The task → Copy out the entries unchanged, starting at the line containing "What is the extent of separation" and ending after the line containing "1589 centimetres".

Source material →

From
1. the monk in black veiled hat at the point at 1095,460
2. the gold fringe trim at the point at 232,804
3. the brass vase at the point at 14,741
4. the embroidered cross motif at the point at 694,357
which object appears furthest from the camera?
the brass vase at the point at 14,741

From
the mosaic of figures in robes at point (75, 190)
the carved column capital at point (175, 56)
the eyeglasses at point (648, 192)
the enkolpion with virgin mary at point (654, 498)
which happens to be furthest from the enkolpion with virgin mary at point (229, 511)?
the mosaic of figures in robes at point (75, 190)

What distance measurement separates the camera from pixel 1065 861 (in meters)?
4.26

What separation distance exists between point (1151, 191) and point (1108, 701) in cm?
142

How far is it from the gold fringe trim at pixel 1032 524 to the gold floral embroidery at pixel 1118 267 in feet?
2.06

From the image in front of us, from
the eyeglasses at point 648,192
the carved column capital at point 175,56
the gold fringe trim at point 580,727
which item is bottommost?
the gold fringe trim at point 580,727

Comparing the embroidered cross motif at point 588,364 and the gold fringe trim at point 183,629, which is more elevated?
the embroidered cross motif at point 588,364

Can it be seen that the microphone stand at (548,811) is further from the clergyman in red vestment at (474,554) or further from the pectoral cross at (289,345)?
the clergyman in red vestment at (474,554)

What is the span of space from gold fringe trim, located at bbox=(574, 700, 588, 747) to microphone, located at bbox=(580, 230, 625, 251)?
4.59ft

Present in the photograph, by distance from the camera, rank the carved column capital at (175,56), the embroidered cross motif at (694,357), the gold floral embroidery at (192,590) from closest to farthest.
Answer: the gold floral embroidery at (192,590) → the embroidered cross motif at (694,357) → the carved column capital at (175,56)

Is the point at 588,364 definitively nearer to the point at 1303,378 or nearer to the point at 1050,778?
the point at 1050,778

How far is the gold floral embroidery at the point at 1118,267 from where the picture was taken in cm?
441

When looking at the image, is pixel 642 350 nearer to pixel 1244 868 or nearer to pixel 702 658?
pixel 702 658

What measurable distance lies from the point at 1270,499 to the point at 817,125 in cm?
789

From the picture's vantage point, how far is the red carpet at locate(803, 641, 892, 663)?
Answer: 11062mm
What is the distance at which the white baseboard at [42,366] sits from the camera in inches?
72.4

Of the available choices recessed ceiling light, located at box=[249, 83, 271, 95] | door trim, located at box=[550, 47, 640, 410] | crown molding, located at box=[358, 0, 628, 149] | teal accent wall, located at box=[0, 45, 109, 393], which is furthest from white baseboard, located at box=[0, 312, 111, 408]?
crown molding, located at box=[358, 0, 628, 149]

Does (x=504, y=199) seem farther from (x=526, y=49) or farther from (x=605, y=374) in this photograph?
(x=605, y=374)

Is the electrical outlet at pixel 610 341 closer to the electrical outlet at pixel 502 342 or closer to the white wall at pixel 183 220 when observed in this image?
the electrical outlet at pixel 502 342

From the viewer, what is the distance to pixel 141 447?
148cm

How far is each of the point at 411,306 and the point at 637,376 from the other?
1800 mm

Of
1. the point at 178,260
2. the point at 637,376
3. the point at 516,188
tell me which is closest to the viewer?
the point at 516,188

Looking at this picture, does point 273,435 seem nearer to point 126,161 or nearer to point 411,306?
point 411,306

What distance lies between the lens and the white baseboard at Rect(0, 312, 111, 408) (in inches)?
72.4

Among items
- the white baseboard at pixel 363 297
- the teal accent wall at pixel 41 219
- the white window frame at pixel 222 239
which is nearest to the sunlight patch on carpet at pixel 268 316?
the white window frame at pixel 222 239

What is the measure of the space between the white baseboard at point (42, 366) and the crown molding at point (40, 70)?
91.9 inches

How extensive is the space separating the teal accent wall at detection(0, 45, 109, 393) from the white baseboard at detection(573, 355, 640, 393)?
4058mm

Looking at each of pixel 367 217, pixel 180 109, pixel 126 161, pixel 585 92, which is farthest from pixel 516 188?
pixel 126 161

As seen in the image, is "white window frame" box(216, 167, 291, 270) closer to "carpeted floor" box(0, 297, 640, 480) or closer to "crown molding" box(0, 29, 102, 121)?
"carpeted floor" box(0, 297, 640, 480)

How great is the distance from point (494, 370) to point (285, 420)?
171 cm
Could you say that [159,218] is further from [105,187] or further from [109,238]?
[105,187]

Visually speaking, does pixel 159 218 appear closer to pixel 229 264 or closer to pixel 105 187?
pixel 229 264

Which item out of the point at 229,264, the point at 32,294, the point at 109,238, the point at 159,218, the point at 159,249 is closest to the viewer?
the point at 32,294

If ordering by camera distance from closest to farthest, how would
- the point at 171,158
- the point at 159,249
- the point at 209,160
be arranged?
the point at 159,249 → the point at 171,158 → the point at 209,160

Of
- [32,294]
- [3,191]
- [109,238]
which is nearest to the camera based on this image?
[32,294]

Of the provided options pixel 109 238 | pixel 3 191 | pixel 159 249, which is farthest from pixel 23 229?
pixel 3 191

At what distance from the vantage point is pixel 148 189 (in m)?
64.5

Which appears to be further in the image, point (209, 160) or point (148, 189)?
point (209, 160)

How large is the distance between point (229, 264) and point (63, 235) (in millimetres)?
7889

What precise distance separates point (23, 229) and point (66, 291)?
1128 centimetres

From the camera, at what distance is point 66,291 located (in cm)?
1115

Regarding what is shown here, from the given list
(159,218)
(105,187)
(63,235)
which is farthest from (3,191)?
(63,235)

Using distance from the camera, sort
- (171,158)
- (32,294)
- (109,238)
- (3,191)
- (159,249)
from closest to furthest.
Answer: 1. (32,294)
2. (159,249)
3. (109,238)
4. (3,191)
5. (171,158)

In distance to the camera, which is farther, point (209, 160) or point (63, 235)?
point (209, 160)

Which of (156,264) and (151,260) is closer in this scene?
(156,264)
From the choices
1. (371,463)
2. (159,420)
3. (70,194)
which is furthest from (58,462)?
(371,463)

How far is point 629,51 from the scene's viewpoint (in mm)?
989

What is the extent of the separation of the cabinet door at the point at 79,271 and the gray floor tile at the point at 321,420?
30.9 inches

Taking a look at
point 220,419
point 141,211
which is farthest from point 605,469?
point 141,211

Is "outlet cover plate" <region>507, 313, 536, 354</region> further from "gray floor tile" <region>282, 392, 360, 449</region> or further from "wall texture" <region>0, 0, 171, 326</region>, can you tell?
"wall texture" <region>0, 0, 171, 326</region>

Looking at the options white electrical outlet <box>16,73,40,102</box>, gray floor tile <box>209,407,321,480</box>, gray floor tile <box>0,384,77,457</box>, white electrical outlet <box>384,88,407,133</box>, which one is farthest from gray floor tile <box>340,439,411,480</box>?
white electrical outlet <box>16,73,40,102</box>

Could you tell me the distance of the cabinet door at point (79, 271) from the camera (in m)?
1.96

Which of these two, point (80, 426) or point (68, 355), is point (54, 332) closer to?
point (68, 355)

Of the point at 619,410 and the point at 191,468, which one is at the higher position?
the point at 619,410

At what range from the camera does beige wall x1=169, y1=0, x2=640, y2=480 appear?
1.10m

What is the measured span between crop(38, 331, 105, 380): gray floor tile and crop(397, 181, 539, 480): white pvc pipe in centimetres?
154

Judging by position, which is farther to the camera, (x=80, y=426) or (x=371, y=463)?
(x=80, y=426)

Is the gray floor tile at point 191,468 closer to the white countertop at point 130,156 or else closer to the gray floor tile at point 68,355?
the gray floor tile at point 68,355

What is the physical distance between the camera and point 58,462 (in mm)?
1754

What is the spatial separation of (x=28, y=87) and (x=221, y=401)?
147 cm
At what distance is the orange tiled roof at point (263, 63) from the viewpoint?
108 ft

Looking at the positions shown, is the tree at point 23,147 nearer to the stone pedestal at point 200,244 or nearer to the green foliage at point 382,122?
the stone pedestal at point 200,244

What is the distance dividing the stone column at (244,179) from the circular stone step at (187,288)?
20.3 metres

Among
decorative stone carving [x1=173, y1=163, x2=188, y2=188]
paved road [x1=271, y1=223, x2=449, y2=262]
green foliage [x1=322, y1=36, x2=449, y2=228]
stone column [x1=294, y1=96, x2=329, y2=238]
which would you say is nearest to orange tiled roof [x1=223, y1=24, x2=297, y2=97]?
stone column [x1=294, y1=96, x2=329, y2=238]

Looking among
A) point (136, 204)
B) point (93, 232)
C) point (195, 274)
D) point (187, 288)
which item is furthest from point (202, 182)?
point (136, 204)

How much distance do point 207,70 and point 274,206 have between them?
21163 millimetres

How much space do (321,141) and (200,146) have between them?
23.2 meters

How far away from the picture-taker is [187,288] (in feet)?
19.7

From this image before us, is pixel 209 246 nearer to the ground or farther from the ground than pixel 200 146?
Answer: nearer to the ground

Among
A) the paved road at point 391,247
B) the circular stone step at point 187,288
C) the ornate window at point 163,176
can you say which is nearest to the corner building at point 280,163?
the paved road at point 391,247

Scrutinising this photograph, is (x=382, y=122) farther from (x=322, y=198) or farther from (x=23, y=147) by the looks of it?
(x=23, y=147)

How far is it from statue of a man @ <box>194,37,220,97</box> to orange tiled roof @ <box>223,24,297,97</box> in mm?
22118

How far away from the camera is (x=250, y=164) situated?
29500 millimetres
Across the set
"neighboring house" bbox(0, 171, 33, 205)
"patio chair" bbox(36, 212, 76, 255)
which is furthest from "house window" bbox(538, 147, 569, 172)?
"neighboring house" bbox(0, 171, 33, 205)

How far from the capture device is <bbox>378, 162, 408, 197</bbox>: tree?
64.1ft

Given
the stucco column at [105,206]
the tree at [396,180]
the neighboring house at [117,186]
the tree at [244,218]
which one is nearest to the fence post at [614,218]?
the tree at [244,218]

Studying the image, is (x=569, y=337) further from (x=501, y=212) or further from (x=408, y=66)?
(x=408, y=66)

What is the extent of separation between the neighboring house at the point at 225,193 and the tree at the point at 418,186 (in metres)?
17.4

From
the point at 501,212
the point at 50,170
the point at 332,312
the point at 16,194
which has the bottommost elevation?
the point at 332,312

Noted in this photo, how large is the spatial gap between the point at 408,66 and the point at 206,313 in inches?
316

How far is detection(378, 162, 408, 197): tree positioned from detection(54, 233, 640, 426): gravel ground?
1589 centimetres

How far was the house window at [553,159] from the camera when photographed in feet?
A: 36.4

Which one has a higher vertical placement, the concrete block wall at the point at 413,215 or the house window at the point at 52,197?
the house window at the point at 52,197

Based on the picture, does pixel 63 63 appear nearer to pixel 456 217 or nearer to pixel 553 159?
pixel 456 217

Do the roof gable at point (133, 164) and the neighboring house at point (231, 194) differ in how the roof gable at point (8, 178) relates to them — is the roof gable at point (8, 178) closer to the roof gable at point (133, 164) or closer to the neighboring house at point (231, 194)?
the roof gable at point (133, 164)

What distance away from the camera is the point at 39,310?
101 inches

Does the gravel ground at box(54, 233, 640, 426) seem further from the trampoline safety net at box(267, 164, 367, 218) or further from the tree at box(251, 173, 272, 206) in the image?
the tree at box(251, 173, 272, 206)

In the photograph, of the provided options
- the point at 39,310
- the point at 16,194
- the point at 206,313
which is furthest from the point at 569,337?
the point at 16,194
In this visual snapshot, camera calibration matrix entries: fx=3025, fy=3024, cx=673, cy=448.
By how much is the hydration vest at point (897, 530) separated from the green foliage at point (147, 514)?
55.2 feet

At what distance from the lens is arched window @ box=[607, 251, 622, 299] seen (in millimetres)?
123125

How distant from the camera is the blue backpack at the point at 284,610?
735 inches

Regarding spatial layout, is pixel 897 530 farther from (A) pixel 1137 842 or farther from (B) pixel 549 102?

Solution to this problem →
What is the extent of separation between the neighboring house at the point at 225,193 and the tree at the point at 418,186 (in metres)?
17.4

From
the point at 501,212
the point at 50,170
the point at 332,312
the point at 16,194
which has the bottommost elevation?
the point at 332,312

Noted in this photo, how large is the spatial gap between the point at 408,66 and the point at 206,313 in inches?
316

How far is detection(378, 162, 408, 197): tree positioned from detection(54, 233, 640, 426): gravel ground?
1589 centimetres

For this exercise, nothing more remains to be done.